# Snakebite Standoff



## Snake Catcher Victoria (Mar 16, 2009)

http://www.theage.com.au/national/g...snakebite-standoff-20090314-8yi0.html?page=-1
I was just sent this article.
How would you 'cover up' an envenomation from a viper?
Gimme aussie elapids anyday.

  

 




*Giant boas, deadly vipers and a snakebite stand-off*


*Mark Russell *
March 15, 2009





A deadly North American western diamondback albino rattlesnake. Photo: _Ben Rushton_ 

DOCTORS who do not dob in the collectors of banned deadly snakes who seek treatment after being bitten are putting the public at risk, according to Victoria's senior wildlife cop.
Keith Larner says he is fed up with doctors treating snakebite victims under a veil of secrecy, and wants them to alert authorities if the patient is the owner of an illegal exotic reptile.
He said while he respected doctor-patient confidentiality, medics who refused to provide the names of such patients to the Department of Sustainability and Environment were irresponsible.
Doctors are not required to report cases of snakebite, but Mr Larner believes they have a duty to help authorities prevent members of the public from being put at risk of deadly snakes that have either escaped or been dumped by bored owners.
"If people have got cobras, vipers, rattlesnakes … held illegally in their houses, we want to know about it and, yes, we will take out a search warrant and, yes, we will go to those houses and seize those collections and prosecute the people for having them," Mr Larner said.
"With some of these deadly venomous animals there is no anti-venene available in Australia. So it's a very high risk for DSE officers who go to people's houses to search for these creatures and also for police, firemen and ambulance officers who may … attend these premises."
He said DSE officers working in the field were hearing about snakebite incidents and it was frustrating that doctors were refusing to hand over the names "or even the numbers of people being bitten or the suburbs where these snakes are being kept".
"They might say they want people to feel free to come forward to get treatment but I think doctors also have an obligation to protect the rest of the community from being attacked by reptiles such as rattlesnakes.
"People have handed in boa constrictors they've found in the park big enough to eat cats, dogs and small children."
In one recent case, a Carrum woman, 42, was charged after two boa constrictors — native to Central and South America — were found in her home on March 5.
It is illegal in Australia to possess, breed or trade exotic reptiles and the woman faces up to five years' jail and a $110,000 fine.
Between 2000 and 3000 people are bitten by snakes each year in Australia, although only about 1000 bites are inflicted by venomous snakes.
The Australian Medical Association's state vice-president, Dr Harry Hemley, said doctors' primary concern was for their patients' health.
"Doctors are obliged to safeguard the confidentiality of the patient and to ensure the patient has access to appropriate health care," he said.
"This doctor-patient confidentiality must be maintained.

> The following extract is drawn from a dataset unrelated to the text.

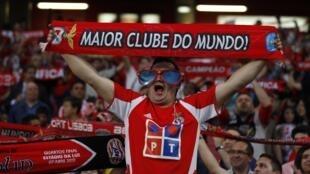 Torcedor do Benfica festeja a classificação do time para as semifinais da Liga Europa.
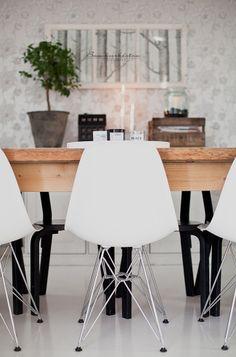 .gietvloer, designstoel, houten eettafel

Exceptions to this are taken very seriously and would only occur if there was a serious risk to the patient or another person, or where a doctor is required by law to pass on information, for things like communicable diseases. Doctors are not currently obliged to report snake bites and would hesitate to break doctor-patient confidentiality. We'd hate for anyone to avoid getting medical care for fear of being prosecuted by the DSE."
Mr Larner said he was disappointed with doctors' attitudes because it was not in the public interest.
"People (who keep exotic reptiles) are lawbreakers and these doctors who treat them should be doing something to help the rest of the community," he said.
"It's not about us taking people to court. It's about getting rid of these pests before they escape."


----------



## nabu120 (Mar 16, 2009)

i reckon drs should report them, as much as i would love to be able to own an exotic snake, the law states i cant, n to than release it into our native areas that just plain stupid! 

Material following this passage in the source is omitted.